**Excerpt**

Heterologous desensitization mediated by G protein-specific binding to caveolin

Abstract

We examined the notion that sequestration of G protein subunits by binding to caveolin impedes G protein reassociation and leads to transient, G protein-specific desensitization of response in dispersed smooth muscle cells. Cholecystokinin octapeptide (CCK-8) and substance P (SP) were used to activate G(q/11), cyclopentyl adenosine (CPA) was used to activate G(i3), and acetylcholine (ACh) was used to activate both G(q/11) and G(i3) via m3 and m2 receptors, respectively. CCK-8 and SP increased only Gα(q/11), and CPA increased only Gα(i3) in caveolin immunoprecipitates; caveolin and other G proteins were not increased. ACh increased both Gα(q/11) and Gα(i3) in a time- and concentration-dependent fashion: only Gα(q/11) was increased in the presence of an m2 antagonist, and only Gα(i3) was increased in the presence of an m3 antagonist. To determine whether transient G protein binding to caveolin affected subsequent responses mediated by the same G protein, PLC-β activity was measured in cells stimulated sequentially with two different agonists that activate either the same or a different G protein. After treatment of the cells with ACh and an m2 antagonist, the phospholipase C-β (PLC-β) response to CCK-8 and SP, but not CPA, was decreased; conversely, after treatment of the cells with ACh and an m3 antagonist, the PLC-β response to CPA, but not CCK-8 or SP, was decreased. Similarly, after treatment with CCK-8 or SP, the PLC-β response mediated by G(q/11) only was decreased, whereas after treatment with CPA, the PLC-β response mediated by G(i3) only was decreased. A caveolin-binding Gα(q/11) fragment blocked the binding of activated Gα(q/11) but not Gα(i3) to caveolin-3 and prevented desensitization of the PLC-β response mediated only by other G(q/11)-coupled receptors. A caveolin-binding Gα(i3) fragment had the reverse effect. Thus, transient binding of receptor-activated G protein subunits to caveolin impedes reassociation of the heterotrimeric species and leads to desensitization of response mediated by other receptors coupled to the same G protein.

**What to work on**
**A.** Which agonists does the abstract name as being used to activate G proteins?
**B.** According to the abstract, through which receptors does acetylcholine activate G(q/11) and G(i3)?
Use only the abstract to respond.

**Graph understanding data**
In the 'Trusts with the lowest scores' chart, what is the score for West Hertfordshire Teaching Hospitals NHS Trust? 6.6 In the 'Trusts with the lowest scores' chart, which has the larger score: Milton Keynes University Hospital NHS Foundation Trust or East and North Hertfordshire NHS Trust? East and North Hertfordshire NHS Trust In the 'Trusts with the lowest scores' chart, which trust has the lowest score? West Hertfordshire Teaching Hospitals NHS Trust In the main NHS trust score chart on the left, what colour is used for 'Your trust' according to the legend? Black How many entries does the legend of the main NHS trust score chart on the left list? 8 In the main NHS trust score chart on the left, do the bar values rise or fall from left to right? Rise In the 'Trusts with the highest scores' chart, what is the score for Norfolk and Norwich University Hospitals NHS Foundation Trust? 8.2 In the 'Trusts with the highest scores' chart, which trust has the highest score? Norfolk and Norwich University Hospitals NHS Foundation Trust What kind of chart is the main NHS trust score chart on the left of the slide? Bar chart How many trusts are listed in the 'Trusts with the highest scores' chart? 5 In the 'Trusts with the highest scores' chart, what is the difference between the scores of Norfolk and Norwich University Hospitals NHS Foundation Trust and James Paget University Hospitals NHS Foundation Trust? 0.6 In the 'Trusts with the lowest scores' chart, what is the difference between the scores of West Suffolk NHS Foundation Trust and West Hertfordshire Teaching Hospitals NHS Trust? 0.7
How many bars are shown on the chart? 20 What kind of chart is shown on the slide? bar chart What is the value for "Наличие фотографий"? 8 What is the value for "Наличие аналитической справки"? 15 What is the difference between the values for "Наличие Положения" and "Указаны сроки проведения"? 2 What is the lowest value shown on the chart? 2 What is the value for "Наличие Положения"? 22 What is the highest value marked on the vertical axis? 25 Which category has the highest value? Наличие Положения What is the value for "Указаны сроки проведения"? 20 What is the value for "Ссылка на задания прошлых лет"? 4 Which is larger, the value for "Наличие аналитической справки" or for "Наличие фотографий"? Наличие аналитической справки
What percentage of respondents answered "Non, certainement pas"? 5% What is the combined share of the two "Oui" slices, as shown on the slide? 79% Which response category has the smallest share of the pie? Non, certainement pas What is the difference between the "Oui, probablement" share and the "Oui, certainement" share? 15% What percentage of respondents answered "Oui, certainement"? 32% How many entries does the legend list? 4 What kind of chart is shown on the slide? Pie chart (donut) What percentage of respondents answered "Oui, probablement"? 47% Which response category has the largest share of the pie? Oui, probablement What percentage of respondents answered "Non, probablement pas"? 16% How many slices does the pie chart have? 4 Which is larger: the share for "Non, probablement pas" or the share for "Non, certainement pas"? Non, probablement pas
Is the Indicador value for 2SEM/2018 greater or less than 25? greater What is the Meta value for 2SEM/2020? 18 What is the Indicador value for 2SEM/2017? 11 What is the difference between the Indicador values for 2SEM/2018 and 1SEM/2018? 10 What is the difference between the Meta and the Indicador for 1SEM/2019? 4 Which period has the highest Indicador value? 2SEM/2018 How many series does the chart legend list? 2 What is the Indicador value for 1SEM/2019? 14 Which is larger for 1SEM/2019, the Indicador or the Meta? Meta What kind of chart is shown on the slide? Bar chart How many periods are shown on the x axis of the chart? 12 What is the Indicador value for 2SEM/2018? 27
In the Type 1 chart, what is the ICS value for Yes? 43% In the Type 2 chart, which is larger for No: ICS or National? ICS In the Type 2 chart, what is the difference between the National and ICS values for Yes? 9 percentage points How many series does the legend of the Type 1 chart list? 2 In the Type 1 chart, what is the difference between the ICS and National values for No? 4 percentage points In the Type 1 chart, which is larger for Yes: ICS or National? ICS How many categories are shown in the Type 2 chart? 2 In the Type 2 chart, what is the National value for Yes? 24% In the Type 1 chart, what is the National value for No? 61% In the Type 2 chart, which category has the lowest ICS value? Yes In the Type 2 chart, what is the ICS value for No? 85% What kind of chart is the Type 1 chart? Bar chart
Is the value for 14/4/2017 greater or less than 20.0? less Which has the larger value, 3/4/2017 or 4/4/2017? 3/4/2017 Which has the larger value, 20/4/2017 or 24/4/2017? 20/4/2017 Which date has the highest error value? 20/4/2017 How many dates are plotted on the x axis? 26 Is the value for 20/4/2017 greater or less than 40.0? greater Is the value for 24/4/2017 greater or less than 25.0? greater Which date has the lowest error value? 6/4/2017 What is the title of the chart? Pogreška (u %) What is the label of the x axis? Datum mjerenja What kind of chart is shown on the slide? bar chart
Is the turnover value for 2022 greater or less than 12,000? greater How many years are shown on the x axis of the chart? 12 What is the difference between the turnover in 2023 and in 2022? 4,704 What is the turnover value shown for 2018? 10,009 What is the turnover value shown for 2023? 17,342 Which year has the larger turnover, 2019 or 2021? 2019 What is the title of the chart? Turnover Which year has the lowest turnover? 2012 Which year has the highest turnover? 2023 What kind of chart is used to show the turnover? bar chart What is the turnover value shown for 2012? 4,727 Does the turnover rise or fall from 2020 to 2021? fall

**Task-by-task solutions**
**A.** Cholecystokinin octapeptide (CCK-8), substance P (SP), cyclopentyl adenosine (CPA), and acetylcholine (ACh).

**B.** It activates G(q/11) via m3 receptors and G(i3) via m2 receptors.